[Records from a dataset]
==============================

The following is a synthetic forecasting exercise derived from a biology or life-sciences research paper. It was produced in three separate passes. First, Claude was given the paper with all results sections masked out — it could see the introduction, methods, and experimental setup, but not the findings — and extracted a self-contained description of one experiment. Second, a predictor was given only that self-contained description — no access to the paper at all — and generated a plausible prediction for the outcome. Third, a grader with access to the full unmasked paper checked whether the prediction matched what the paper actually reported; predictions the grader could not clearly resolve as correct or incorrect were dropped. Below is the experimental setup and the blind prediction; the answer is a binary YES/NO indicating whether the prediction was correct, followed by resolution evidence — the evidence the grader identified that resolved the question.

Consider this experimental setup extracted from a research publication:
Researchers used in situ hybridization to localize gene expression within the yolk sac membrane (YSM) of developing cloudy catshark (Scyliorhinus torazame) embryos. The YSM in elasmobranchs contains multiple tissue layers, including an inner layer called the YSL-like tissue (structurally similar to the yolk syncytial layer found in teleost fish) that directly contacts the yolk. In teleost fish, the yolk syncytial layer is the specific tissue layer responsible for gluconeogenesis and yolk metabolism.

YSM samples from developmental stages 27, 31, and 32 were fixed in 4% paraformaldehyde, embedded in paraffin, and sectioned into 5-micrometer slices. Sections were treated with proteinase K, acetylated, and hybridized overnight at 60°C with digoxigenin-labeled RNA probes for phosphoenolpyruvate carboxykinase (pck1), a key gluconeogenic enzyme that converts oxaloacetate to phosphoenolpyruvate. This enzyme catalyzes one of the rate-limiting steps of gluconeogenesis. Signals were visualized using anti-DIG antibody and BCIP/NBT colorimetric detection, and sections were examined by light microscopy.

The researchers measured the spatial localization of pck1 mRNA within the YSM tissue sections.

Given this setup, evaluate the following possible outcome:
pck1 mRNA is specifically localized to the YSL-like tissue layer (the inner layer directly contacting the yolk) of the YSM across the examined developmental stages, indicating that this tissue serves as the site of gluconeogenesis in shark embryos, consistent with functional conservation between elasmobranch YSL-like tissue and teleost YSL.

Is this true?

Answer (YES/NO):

==============================

**Assigned task**
Your reply should hold every line from the data that contains "mRNA", copied in full.

**Reply to the task**
The researchers measured the spatial localization of pck1 mRNA within the YSM tissue sections.
pck1 mRNA is specifically localized to the YSL-like tissue layer (the inner layer directly contacting the yolk) of the YSM across the examined developmental stages, indicating that this tissue serves as the site of gluconeogenesis in shark embryos, consistent with functional conservation between elasmobranch YSL-like tissue and teleost YSL.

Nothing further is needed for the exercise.